_INSTRUCTIONS FOR THE TASK:_ Repeat the listing below in full, keeping each word as given.

_RECORDS PROVIDED:_
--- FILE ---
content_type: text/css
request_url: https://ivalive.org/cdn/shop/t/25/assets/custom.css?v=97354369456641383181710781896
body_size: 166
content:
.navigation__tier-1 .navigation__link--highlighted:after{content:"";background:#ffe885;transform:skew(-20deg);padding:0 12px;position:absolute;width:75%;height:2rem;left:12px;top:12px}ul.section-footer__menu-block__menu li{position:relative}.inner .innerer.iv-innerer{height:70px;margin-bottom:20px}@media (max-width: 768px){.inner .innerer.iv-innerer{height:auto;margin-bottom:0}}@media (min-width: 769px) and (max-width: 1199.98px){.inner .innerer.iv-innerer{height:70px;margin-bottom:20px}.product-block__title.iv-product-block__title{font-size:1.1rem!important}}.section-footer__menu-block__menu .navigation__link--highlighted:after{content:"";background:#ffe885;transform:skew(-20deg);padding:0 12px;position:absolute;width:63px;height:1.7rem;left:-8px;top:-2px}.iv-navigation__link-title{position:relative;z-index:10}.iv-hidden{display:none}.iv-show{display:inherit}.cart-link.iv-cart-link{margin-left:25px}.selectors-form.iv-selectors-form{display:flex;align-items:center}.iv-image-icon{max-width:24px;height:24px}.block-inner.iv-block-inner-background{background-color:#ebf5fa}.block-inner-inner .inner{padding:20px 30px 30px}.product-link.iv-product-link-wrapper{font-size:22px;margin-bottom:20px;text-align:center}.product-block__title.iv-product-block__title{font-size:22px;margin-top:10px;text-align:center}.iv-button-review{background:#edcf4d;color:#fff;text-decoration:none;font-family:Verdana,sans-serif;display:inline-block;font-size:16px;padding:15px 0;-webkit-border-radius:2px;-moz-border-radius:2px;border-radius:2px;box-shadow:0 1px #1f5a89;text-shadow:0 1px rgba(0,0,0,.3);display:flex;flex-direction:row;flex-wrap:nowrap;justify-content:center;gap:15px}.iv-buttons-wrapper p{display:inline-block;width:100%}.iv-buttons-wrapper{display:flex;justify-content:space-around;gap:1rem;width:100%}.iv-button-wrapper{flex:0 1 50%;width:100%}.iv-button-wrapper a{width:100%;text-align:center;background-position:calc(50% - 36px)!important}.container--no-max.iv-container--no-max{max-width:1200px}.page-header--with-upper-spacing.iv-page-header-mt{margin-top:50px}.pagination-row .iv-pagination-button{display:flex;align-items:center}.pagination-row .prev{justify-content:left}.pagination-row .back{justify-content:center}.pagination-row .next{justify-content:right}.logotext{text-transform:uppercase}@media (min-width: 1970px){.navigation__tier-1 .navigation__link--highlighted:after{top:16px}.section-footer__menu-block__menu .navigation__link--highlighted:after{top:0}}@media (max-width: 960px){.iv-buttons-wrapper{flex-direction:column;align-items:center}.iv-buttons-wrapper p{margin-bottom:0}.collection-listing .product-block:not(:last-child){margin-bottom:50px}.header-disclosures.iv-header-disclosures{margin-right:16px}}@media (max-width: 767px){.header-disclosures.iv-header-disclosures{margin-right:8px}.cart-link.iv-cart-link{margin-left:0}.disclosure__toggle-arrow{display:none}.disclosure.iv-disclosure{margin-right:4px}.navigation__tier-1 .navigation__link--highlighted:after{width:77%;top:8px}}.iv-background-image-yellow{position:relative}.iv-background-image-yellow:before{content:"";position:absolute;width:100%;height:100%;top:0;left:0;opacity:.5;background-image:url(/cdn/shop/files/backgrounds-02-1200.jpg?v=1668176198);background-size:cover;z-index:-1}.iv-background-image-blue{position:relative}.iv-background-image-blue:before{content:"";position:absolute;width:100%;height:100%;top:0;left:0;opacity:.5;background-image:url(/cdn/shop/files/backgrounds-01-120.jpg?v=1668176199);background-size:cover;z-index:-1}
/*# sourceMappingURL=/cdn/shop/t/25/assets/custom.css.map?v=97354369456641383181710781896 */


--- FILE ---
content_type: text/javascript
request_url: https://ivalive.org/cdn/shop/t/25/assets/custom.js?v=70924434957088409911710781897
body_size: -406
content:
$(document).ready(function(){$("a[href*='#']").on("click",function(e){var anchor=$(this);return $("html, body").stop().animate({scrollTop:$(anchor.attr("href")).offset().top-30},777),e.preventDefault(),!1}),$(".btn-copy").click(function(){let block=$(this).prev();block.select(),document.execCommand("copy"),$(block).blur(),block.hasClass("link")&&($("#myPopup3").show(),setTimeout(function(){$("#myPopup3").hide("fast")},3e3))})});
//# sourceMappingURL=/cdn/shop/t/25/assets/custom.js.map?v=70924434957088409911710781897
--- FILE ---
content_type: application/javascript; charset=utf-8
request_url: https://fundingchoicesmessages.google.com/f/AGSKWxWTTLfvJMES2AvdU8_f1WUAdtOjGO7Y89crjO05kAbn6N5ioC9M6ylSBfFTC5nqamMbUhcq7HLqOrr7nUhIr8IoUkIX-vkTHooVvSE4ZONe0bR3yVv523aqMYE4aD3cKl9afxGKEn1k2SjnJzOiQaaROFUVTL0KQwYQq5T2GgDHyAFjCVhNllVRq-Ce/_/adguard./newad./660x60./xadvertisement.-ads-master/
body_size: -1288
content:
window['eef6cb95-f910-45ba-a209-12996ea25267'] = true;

_WRITTEN SOLUTION:_
--- FILE ---
content_type: text/css
request_url: https://ivalive.org/cdn/shop/t/25/assets/custom.css?v=97354369456641383181710781896
body_size: 166
content:
.navigation__tier-1 .navigation__link--highlighted:after{content:"";background:#ffe885;transform:skew(-20deg);padding:0 12px;position:absolute;width:75%;height:2rem;left:12px;top:12px}ul.section-footer__menu-block__menu li{position:relative}.inner .innerer.iv-innerer{height:70px;margin-bottom:20px}@media (max-width: 768px){.inner .innerer.iv-innerer{height:auto;margin-bottom:0}}@media (min-width: 769px) and (max-width: 1199.98px){.inner .innerer.iv-innerer{height:70px;margin-bottom:20px}.product-block__title.iv-product-block__title{font-size:1.1rem!important}}.section-footer__menu-block__menu .navigation__link--highlighted:after{content:"";background:#ffe885;transform:skew(-20deg);padding:0 12px;position:absolute;width:63px;height:1.7rem;left:-8px;top:-2px}.iv-navigation__link-title{position:relative;z-index:10}.iv-hidden{display:none}.iv-show{display:inherit}.cart-link.iv-cart-link{margin-left:25px}.selectors-form.iv-selectors-form{display:flex;align-items:center}.iv-image-icon{max-width:24px;height:24px}.block-inner.iv-block-inner-background{background-color:#ebf5fa}.block-inner-inner .inner{padding:20px 30px 30px}.product-link.iv-product-link-wrapper{font-size:22px;margin-bottom:20px;text-align:center}.product-block__title.iv-product-block__title{font-size:22px;margin-top:10px;text-align:center}.iv-button-review{background:#edcf4d;color:#fff;text-decoration:none;font-family:Verdana,sans-serif;display:inline-block;font-size:16px;padding:15px 0;-webkit-border-radius:2px;-moz-border-radius:2px;border-radius:2px;box-shadow:0 1px #1f5a89;text-shadow:0 1px rgba(0,0,0,.3);display:flex;flex-direction:row;flex-wrap:nowrap;justify-content:center;gap:15px}.iv-buttons-wrapper p{display:inline-block;width:100%}.iv-buttons-wrapper{display:flex;justify-content:space-around;gap:1rem;width:100%}.iv-button-wrapper{flex:0 1 50%;width:100%}.iv-button-wrapper a{width:100%;text-align:center;background-position:calc(50% - 36px)!important}.container--no-max.iv-container--no-max{max-width:1200px}.page-header--with-upper-spacing.iv-page-header-mt{margin-top:50px}.pagination-row .iv-pagination-button{display:flex;align-items:center}.pagination-row .prev{justify-content:left}.pagination-row .back{justify-content:center}.pagination-row .next{justify-content:right}.logotext{text-transform:uppercase}@media (min-width: 1970px){.navigation__tier-1 .navigation__link--highlighted:after{top:16px}.section-footer__menu-block__menu .navigation__link--highlighted:after{top:0}}@media (max-width: 960px){.iv-buttons-wrapper{flex-direction:column;align-items:center}.iv-buttons-wrapper p{margin-bottom:0}.collection-listing .product-block:not(:last-child){margin-bottom:50px}.header-disclosures.iv-header-disclosures{margin-right:16px}}@media (max-width: 767px){.header-disclosures.iv-header-disclosures{margin-right:8px}.cart-link.iv-cart-link{margin-left:0}.disclosure__toggle-arrow{display:none}.disclosure.iv-disclosure{margin-right:4px}.navigation__tier-1 .navigation__link--highlighted:after{width:77%;top:8px}}.iv-background-image-yellow{position:relative}.iv-background-image-yellow:before{content:"";position:absolute;width:100%;height:100%;top:0;left:0;opacity:.5;background-image:url(/cdn/shop/files/backgrounds-02-1200.jpg?v=1668176198);background-size:cover;z-index:-1}.iv-background-image-blue{position:relative}.iv-background-image-blue:before{content:"";position:absolute;width:100%;height:100%;top:0;left:0;opacity:.5;background-image:url(/cdn/shop/files/backgrounds-01-120.jpg?v=1668176199);background-size:cover;z-index:-1}
/*# sourceMappingURL=/cdn/shop/t/25/assets/custom.css.map?v=97354369456641383181710781896 */


--- FILE ---
content_type: text/javascript
request_url: https://ivalive.org/cdn/shop/t/25/assets/custom.js?v=70924434957088409911710781897
body_size: -406
content:
$(document).ready(function(){$("a[href*='#']").on("click",function(e){var anchor=$(this);return $("html, body").stop().animate({scrollTop:$(anchor.attr("href")).offset().top-30},777),e.preventDefault(),!1}),$(".btn-copy").click(function(){let block=$(this).prev();block.select(),document.execCommand("copy"),$(block).blur(),block.hasClass("link")&&($("#myPopup3").show(),setTimeout(function(){$("#myPopup3").hide("fast")},3e3))})});
//# sourceMappingURL=/cdn/shop/t/25/assets/custom.js.map?v=70924434957088409911710781897
--- FILE ---
content_type: application/javascript; charset=utf-8
request_url: https://fundingchoicesmessages.google.com/f/AGSKWxWTTLfvJMES2AvdU8_f1WUAdtOjGO7Y89crjO05kAbn6N5ioC9M6ylSBfFTC5nqamMbUhcq7HLqOrr7nUhIr8IoUkIX-vkTHooVvSE4ZONe0bR3yVv523aqMYE4aD3cKl9afxGKEn1k2SjnJzOiQaaROFUVTL0KQwYQq5T2GgDHyAFjCVhNllVRq-Ce/_/adguard./newad./660x60./xadvertisement.-ads-master/
body_size: -1288
content:
window['eef6cb95-f910-45ba-a209-12996ea25267'] = true;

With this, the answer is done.